● Directive: Recast every line of the rows below as a Markdown table with two columns, Num for the line number and Line for the text, and leave out blank lines.
┄┄┄┄┄┄┄┄┄┄
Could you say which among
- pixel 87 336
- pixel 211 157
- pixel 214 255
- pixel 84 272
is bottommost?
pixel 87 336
┄┄┄┄┄┄┄┄┄┄
● Reply:
| Num | Line |
|---|---|
| 1 | Could you say which among |
| 2 | - pixel 87 336 |
| 3 | - pixel 211 157 |
| 4 | - pixel 214 255 |
| 5 | - pixel 84 272 |
| 6 | is bottommost? |
| 7 | pixel 87 336 |